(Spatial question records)
-- start --

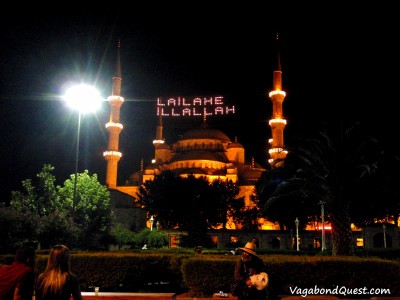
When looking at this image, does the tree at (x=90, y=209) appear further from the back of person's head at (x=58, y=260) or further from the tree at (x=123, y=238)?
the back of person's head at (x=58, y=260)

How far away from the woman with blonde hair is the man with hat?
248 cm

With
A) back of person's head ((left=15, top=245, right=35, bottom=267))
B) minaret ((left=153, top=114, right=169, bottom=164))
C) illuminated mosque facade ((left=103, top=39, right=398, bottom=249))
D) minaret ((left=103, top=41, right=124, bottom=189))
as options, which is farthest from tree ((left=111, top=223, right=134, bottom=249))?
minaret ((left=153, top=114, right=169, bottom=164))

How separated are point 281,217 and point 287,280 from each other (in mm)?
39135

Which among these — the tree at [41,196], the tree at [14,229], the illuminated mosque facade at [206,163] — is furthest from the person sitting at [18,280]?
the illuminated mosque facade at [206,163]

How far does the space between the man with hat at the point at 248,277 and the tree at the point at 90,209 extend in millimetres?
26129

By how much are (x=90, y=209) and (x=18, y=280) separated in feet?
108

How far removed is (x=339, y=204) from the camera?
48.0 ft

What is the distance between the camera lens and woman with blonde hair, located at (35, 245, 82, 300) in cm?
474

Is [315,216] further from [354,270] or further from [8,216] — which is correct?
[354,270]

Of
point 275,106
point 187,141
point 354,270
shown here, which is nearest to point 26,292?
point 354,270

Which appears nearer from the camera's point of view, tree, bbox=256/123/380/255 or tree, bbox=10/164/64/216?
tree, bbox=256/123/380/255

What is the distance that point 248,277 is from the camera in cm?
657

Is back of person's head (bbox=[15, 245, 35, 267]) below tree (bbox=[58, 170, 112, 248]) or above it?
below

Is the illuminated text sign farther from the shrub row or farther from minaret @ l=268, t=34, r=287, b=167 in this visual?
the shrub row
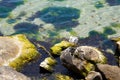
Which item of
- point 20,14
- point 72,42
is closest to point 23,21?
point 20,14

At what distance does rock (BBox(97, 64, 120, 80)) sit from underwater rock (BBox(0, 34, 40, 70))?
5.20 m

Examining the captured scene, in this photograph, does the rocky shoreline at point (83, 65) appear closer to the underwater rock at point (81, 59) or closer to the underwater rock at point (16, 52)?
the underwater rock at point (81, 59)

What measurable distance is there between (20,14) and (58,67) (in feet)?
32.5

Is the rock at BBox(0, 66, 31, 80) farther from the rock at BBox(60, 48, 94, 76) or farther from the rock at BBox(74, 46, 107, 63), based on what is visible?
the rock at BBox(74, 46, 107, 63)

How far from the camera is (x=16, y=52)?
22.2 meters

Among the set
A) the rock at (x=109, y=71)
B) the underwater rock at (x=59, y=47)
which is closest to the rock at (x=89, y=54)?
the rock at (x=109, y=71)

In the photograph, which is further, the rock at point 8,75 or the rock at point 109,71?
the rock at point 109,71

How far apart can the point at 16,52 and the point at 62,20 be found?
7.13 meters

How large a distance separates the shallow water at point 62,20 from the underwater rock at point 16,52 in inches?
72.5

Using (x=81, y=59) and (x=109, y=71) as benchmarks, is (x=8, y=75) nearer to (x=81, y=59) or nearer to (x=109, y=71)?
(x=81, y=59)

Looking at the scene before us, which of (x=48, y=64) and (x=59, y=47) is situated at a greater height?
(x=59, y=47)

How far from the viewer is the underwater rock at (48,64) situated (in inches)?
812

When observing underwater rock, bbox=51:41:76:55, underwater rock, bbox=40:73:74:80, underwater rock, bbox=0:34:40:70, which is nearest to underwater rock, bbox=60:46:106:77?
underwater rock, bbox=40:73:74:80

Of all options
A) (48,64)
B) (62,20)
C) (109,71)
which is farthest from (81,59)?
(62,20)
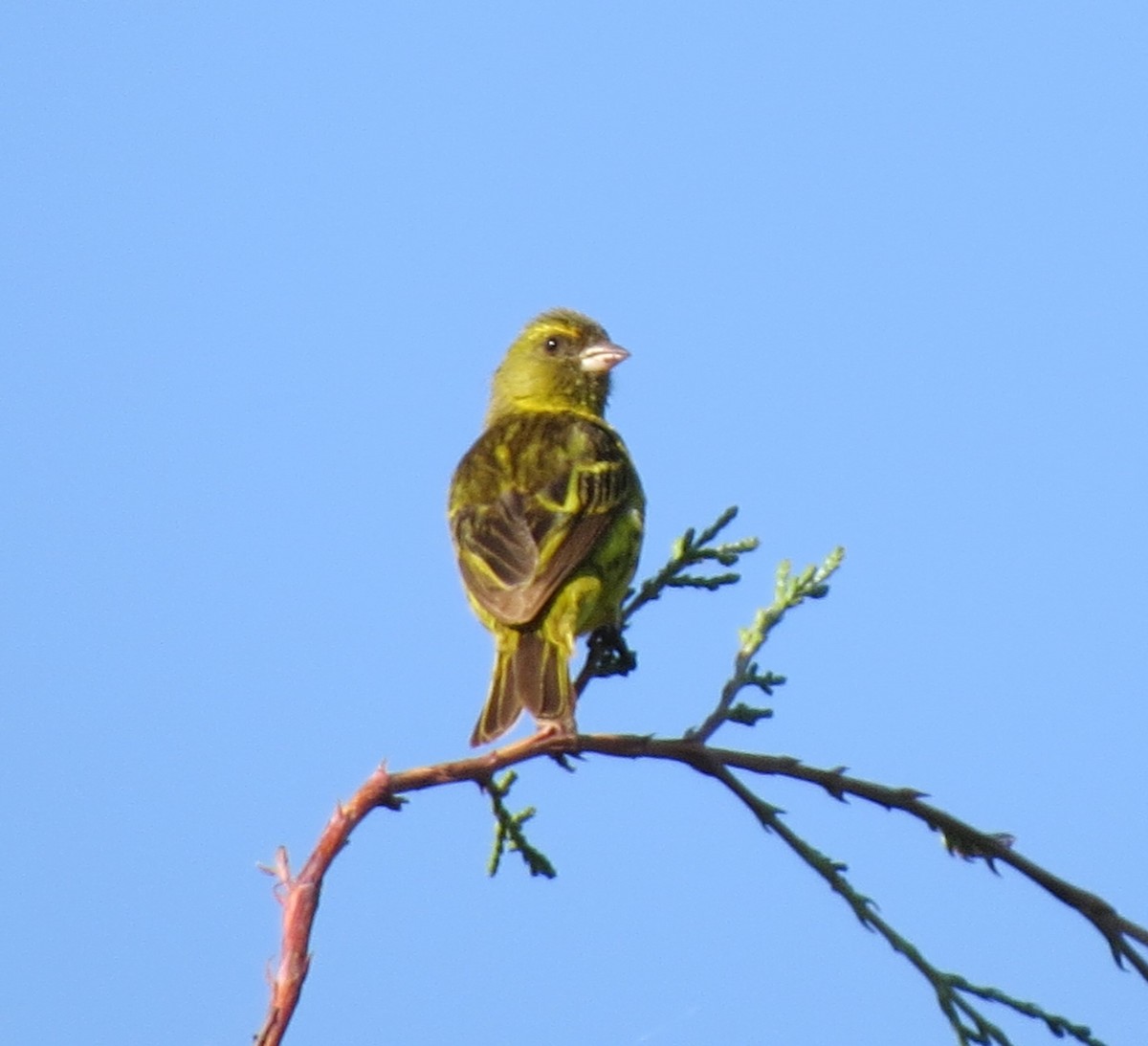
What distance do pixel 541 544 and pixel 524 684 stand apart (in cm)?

-- end --

> What is being asked: Copy the records above word for word, all of them, with the pictures left out.

> Exercise output:
When looking at this image, does the tree at (x=90, y=209) appear further from the back of person's head at (x=58, y=260) or further from the tree at (x=123, y=238)?
the back of person's head at (x=58, y=260)

How far away from the woman with blonde hair is the man with hat?
248 cm

With
A) back of person's head ((left=15, top=245, right=35, bottom=267))
B) minaret ((left=153, top=114, right=169, bottom=164))
C) illuminated mosque facade ((left=103, top=39, right=398, bottom=249))
D) minaret ((left=103, top=41, right=124, bottom=189))
as options, which is farthest from tree ((left=111, top=223, right=134, bottom=249))?
minaret ((left=153, top=114, right=169, bottom=164))

How separated are point 281,217 and point 287,280 from each other (in mm)?
39135

Which among these — the tree at [41,196], the tree at [14,229], the illuminated mosque facade at [206,163] — is furthest from the person sitting at [18,280]?
the illuminated mosque facade at [206,163]

How far does the space between the man with hat at the point at 248,277 and the tree at the point at 90,209 extend in millimetres?
26129

By how much are (x=90, y=209) and (x=18, y=280) separated in feet?
108

How far removed is (x=339, y=204) from the camera?
48.0 ft

What is the distance between the camera lens and woman with blonde hair, located at (35, 245, 82, 300) in cm?
474

Is [315,216] further from [354,270] or further from [8,216] — which is correct?
[354,270]

Of
point 275,106
point 187,141
point 354,270
shown here, which is nearest to point 26,292?
point 354,270

Which appears nearer from the camera's point of view, tree, bbox=256/123/380/255 or tree, bbox=10/164/64/216?
tree, bbox=256/123/380/255

What is the distance that point 248,277 is from the camera in cm?
657

Is back of person's head (bbox=[15, 245, 35, 267]) below tree (bbox=[58, 170, 112, 248]) or above it?
below

Is the illuminated text sign farther from the shrub row or farther from minaret @ l=268, t=34, r=287, b=167 in this visual?
the shrub row
Which item of
- point 20,14
- point 72,42
is closest to point 23,21?
point 20,14

At what distance does rock (BBox(97, 64, 120, 80)) sit from underwater rock (BBox(0, 34, 40, 70))?
5.20 m

Examining the captured scene, in this photograph, does the rocky shoreline at point (83, 65) appear closer to the underwater rock at point (81, 59) or closer to the underwater rock at point (16, 52)?
the underwater rock at point (81, 59)

What measurable distance is there between (20,14) and (58,67) (in feet)?
32.5

Is the rock at BBox(0, 66, 31, 80) farther from the rock at BBox(60, 48, 94, 76) or farther from the rock at BBox(74, 46, 107, 63), based on what is visible?
the rock at BBox(74, 46, 107, 63)

How far from the camera is (x=16, y=52)?
22.2 meters

Among the set
A) the rock at (x=109, y=71)
B) the underwater rock at (x=59, y=47)
which is closest to the rock at (x=89, y=54)?
the rock at (x=109, y=71)

In the photograph, which is further, the rock at point 8,75 or the rock at point 109,71?
the rock at point 109,71

How far apart can the point at 16,52 and the point at 62,20 be found?
7.13 meters

How large a distance separates the shallow water at point 62,20 from the underwater rock at point 16,52 in inches?
72.5

Using (x=81, y=59) and (x=109, y=71) as benchmarks, is (x=8, y=75) nearer to (x=81, y=59) or nearer to (x=109, y=71)?
(x=81, y=59)

Looking at the scene before us, which of (x=48, y=64) and (x=59, y=47) is situated at a greater height?
(x=59, y=47)

How far from the viewer is the underwater rock at (48,64) situated (in inches)?
812

When observing underwater rock, bbox=51:41:76:55, underwater rock, bbox=40:73:74:80, underwater rock, bbox=0:34:40:70, which is nearest to underwater rock, bbox=60:46:106:77?
underwater rock, bbox=40:73:74:80

Of all options
A) (48,64)
B) (62,20)
C) (109,71)
which is farthest from (81,59)?
(62,20)
What distance do pixel 541 544 and pixel 524 684 stand apart (in cm)?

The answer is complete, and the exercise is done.